■ **READING TEXT**:
Class ParquetInstructions

java.lang.Object
com.illumon.iris.db.v2.locations.parquet.ParquetInstructions
All Implemented Interfaces:
ColumnToCodecMappings

public abstract class ParquetInstructions extends Object implements ColumnToCodecMappings
This class provides instructions intended for read and write parquet operations (which take it as an optional argument) specifying desired transformations. Examples are mapping column names and use of specific codecs during (de)serialization.
  • Field Details

  • Constructor Details

    • ParquetInstructions

      public ParquetInstructions()
  • Method Details

    • setDefaultCompressionCodecName

      public static void setDefaultCompressionCodecName(String name)
      Set the default for getCompressionCodecName().
      Parameters:
      name - The new default
      See Also:
    • getDefaultCompressionCodecName

      public static String getDefaultCompressionCodecName()
      Returns:
      The default for getCompressionCodecName()
    • setDefaultMaximumDictionaryKeys

      public static void setDefaultMaximumDictionaryKeys(int maximumDictionaryKeys)
      Set the default for getMaximumDictionaryKeys().
      Parameters:
      maximumDictionaryKeys - The new default
      See Also:
    • getDefaultMaximumDictionaryKeys

      public static int getDefaultMaximumDictionaryKeys()
      Returns:
      The default for getMaximumDictionaryKeys()

■ **COLLECTED DATA**:
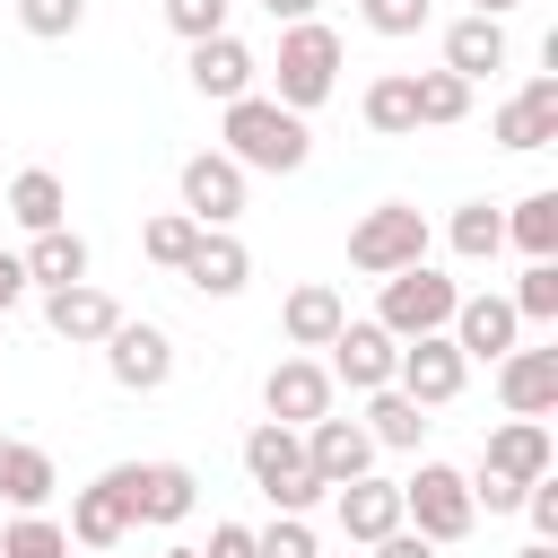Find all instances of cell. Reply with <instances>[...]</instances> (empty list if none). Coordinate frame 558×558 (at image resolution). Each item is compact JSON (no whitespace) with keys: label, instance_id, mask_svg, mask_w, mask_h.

■ **WRITTEN REQUEST**: Decide whether each statement agrees with the ParquetInstructions documentation, answering yes or no and quoting the words of the documentation that settle it: (a) ParquetInstructions is an abstract class that implements ColumnToCodecMappings. (b) getDefaultMaximumDictionaryKeys returns a String. (c) Read and write parquet operations require ParquetInstructions as an argument.

■ **THE COMPLETED TASK**:
(a) Yes: "public abstract class ParquetInstructions extends Object implements ColumnToCodecMappings"
(b) No: "public static int getDefaultMaximumDictionaryKeys()"
(c) No: "which take it as an optional argument"